Monthly means range from 45.1 °F (7.3 °C) in January to 83.3 °F (28.5 °C) in July, but the warmest highs are typically in June. There are 60 nights below freezing, 109 days at or above 90 °F (32 °C) and 20 days above 100 °F (38 °C) each year. The city's record high is 114 °F (46 °C), and its record low is −8 °F (−22 °C), with weather records for the area maintained by the National Weather Service since 1879.
Although the average annual rainfall is only about 9 inches (225 mm), many parts of El Paso are subject to occasional flooding during intense summer monsoonal thunderstorms. In late July and early August 2006, over 15 inches (380 mm) of rain fell in a week, overflowing all the flood-control reservoirs and causing major flooding city-wide. The city staff has estimated damage to public infrastructure as $21 million, and to private property (residential & commercial) as $77 million. Much of the damage was associated with development in recent decades in arroyos protected by flood-control dams and reservoirs, and the absence of any storm drain utility in the city to handle the flow of rain water.
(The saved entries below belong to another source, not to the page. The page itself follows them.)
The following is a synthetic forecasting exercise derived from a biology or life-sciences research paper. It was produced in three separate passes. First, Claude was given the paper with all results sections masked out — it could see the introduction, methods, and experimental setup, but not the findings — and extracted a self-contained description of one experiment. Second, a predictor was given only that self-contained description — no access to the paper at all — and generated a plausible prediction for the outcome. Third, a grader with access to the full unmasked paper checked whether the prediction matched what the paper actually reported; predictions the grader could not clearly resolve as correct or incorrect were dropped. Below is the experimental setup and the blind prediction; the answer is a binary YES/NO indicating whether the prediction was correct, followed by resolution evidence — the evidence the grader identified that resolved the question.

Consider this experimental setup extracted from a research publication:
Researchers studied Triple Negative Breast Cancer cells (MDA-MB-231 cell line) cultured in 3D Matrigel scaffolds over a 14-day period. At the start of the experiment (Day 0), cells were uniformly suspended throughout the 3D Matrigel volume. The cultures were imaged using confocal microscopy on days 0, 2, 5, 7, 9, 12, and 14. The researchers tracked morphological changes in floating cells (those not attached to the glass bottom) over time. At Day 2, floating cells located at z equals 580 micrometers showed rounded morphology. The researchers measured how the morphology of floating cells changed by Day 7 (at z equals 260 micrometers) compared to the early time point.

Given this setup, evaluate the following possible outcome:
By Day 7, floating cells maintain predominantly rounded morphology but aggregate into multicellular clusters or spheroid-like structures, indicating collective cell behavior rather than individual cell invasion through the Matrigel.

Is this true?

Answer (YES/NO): NO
10 Tallest Buildings in El Paso
El Paso's tallest building, the Wells Fargo Plaza, was built in the early-1970s as State National Plaza. The black-windowed, 296-foot (90 m) building is famous for its 13 white horizonal lights (18 lights per row on the east and west sides of the building, and 7 bulbs per row on the north and south sides) that were lit at night. The tower did use a design of the United States flag during the 4th of July holidays as well as the American hostage crisis of 1980, and was lit continuously following the September 11 attacks in 2001 until around 2006. During the Christmas holidays, a design of a Christmas tree was used, and at times, the letters "UTEP" was used to support University of Texas at El Paso athletics. The tower is now only lit during the holiday months, or when special events take place in the city.